Jack Ewel of the Forest Service agrees. “Right now we’re proceeding with forest restoration as an exercise in intensive horticulture, a square meter at a time,” he says. “But when we scale that up in Hawai`i and look at the thousands and tens of thousands and hundreds of thousands of acres” that have been gravely damaged, well, “it’s clear we’re going to need some new techniques, less expensive and less labor-intensive, that can be used on a broader scale.”
Some key questions need to be answered before landscape-scale restoration becomes practical. Ewel lists some of them: “Where are the weak spots in the life cycle of the invaders so we can attack them at an opportune time? What does it take to catalyze reproduction in native species? It’s clear they don’t do it every year.” Other problems, such as 150 years’ worth of soil loss caused by deforestation, “are engineering problems that we’re not going to solve overnight,” he adds.

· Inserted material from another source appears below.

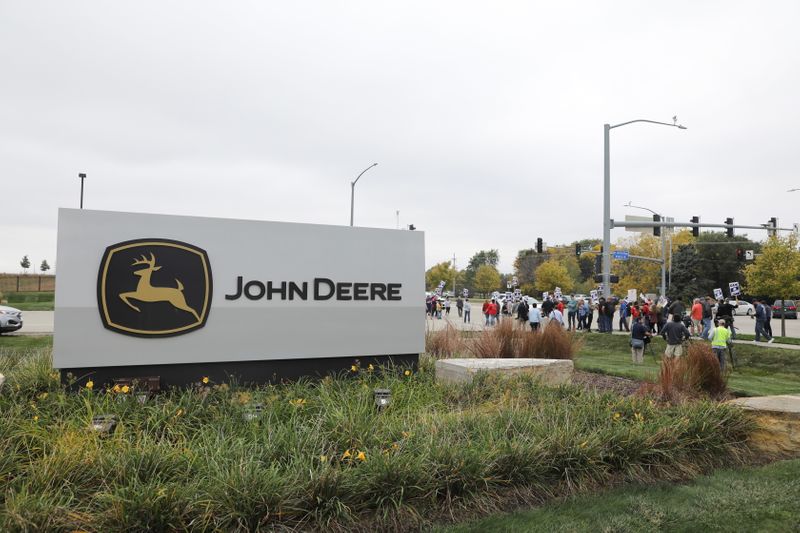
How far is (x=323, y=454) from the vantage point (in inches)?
188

Complicating matters in Ewel’s view is the fact that two of the major goals of restoration – conserving native plants in all their diversity, and ensuring that the restored areas can support a complete community of living things over decades, even centuries – are sometimes in conflict. To resolve that, he says, ecologists may have to compromise by making use of some non-native plants.
“If we were to remove invasive plant species from Hawai`i the islands would turn brown,” Ewel says. “A lot of these things are here to stay. I think we’re going to pay a very serious price if we don’t take advantage of the opportunity to plant some species that add nitrogen to the soil and prevent further erosion,” regardless of their origin.

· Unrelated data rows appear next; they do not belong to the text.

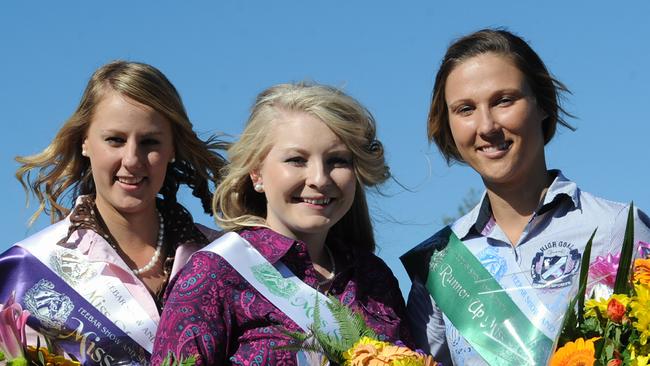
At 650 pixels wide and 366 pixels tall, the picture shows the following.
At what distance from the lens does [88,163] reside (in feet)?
16.3

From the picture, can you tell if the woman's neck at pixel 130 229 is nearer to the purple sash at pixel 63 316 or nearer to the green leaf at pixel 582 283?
the purple sash at pixel 63 316

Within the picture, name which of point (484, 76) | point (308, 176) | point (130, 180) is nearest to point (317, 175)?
point (308, 176)

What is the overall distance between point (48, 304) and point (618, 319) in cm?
249

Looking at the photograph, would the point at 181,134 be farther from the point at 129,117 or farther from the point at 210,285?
the point at 210,285

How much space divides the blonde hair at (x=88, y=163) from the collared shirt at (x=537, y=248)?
1149 mm

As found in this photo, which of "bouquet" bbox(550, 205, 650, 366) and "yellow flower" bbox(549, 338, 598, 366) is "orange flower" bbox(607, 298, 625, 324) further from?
"yellow flower" bbox(549, 338, 598, 366)

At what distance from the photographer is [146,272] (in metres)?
4.59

To some, such talk is an echo of the philosophy espoused by state foresters at the turn of the 20th century, who, in an urgent effort to protect denuded watersheds, planted eucalyptus, albizia and other trees by the millions – many of them now regarded as pests.

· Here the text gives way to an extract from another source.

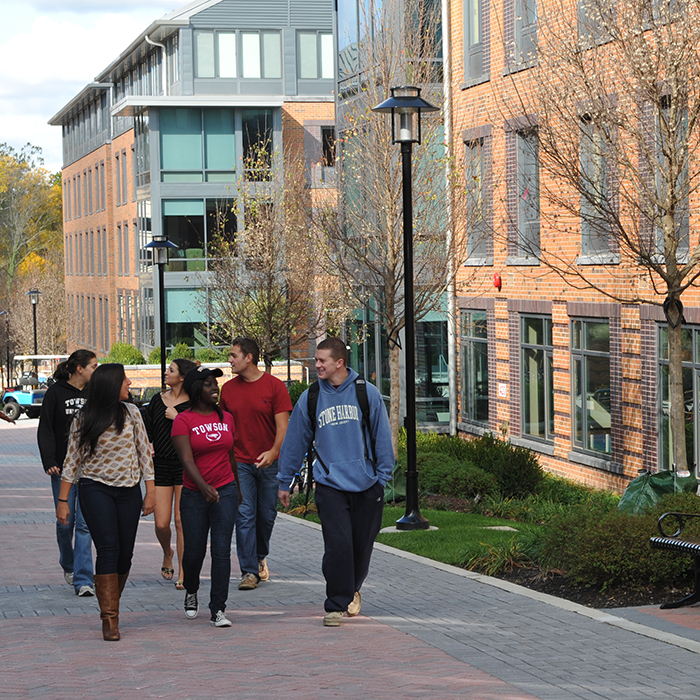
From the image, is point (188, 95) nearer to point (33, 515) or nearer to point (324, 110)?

Still, few would deny that extinctions have left some ecological niches vacant, that those vacancies have created serious gaps in many natural communities, and that the gaps aren’t likely to be filled through some miraculous re-creation of plants and animals that are gone.
For example, says Warshauer, “we need to get birds back as a dispersal agent, and the alien birds serve a function there, tooÉ Maybe selected alien birds might function in roles that were previously filled by natives, and maybe we ought to be thinking of them as surrogates.”
Because of the devastating losses the islands have suffered, Warshauer says, restoration “success” is a goal that, like enlightenment, must always be pursued but can never be attained.
“I will not live that long,” he says. “There’s no end point. We just aim for it. The essential thing is, whoever owns it, wherever it is, try to do whatever it takes to preserve as much as you can now.”
— Heather Dewar
Heather Dewar, environmental reporter for The Baltimore Sun, was this year’s visiting journalist with Environment Hawai`i.